Your friends group notwithstanding, there are a significant number of people who don’t fall into nonmonogamy as a default relationship pattern and instead discover it later in life through chance, circumstance, seeking, learning, and growing. There’s no shame in this. It doesn’t make someone “less poly.” In fact, I have kind of been in both camps you describe, and had done both casual non-mono and mono before a formal stint of polyamory (ethical non-monogamy open to romantic entanglement). I am not naturally poly. Instead, I am proudly, unnaturally poly — in two senses:
- I have put a lot of intent and purposeful work into being as secure and as good a manager of multiple simultaneous relationships as I can possibly be — i.e., I’m not at my factory default settings.
- Oh good lord am I ever poly, unnaturally so. A ghoulishly poly glow arises from my eyes.
If I had to take a hard honest look at the poly people I have known, I would say they are about half and half “naturally poly” and “poly converts.” Going by the same informal census, both groups seem to do about equally well at it. There are jackasses and wizards in both groups, and most folks fall somewhere in between.

— ACTIVITIES —
[A] List the ways, according to the passage on becoming poly, that people who don't start out nonmonogamous come to discover it later in life.
[B] Reproduce part of the passage on becoming poly word for word. Begin at the words "- Oh good lord" and stop after "somewhere in between.".
[C] Take the passage on becoming poly further, picking up after its final sentence.

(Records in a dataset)
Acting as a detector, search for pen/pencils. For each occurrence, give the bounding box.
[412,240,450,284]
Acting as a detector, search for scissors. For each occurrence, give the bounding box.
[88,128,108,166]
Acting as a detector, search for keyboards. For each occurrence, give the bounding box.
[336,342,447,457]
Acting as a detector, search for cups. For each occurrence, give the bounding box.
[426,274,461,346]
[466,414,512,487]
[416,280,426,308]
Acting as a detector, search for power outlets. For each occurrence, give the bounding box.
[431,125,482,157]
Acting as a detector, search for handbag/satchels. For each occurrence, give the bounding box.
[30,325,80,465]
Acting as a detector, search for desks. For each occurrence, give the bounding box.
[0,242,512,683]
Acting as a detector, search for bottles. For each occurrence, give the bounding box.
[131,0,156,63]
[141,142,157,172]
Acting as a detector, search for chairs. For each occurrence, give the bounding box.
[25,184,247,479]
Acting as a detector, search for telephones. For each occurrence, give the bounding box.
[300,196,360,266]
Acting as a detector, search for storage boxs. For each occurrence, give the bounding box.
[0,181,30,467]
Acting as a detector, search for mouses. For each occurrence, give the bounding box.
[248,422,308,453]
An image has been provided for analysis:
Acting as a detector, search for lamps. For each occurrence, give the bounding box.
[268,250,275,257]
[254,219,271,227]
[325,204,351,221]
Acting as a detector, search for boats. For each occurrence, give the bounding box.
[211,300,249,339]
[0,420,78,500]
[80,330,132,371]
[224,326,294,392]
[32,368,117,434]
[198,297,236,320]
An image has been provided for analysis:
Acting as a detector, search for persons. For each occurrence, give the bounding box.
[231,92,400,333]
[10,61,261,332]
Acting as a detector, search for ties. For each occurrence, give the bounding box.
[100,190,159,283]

— EXERCISE RESULTS —
[A] chance, circumstance, seeking, learning, growing

[B]
- Oh good lord am I ever poly, unnaturally so. A ghoulishly poly glow arises from my eyes.
If I had to take a hard honest look at the poly people I have known, I would say they are about half and half “naturally poly” and “poly converts.” Going by the same informal census, both groups seem to do about equally well at it. There are jackasses and wizards in both groups, and most folks fall somewhere in between.

[C]
So I would argue, I am in fact writing for poly people — just maybe (and it’s a big maybe) focusing more on a subset of folks that fundamentally differ from you and your friends. And it would make sense for me to focus a bit more on people who might be having a bit of a rough adjustment and are actively struggling because, frankly, they need more help.
However, you do mention that you haven’t had a “serious” relationship. I do wonder if that’s more of a culprit in your not feeling as addressed by some of the material, even more so than an overemphasis on “poly converts.”
In general, I aim to give relationship advice, and that’s not even necessarily limited to poly people, as one monogamous reader recently wrote.
P.S. I would disagree with a global statement like “closed relationships are selfish and restrictive.” While toxic monogamous relationships exist and are reinforced by Rom-Com/Sit-Com archetypes, there are definitely monogamous relationships that are healthy and supportive that I can totally get behind. And some poly people are just as selfish and restrictive.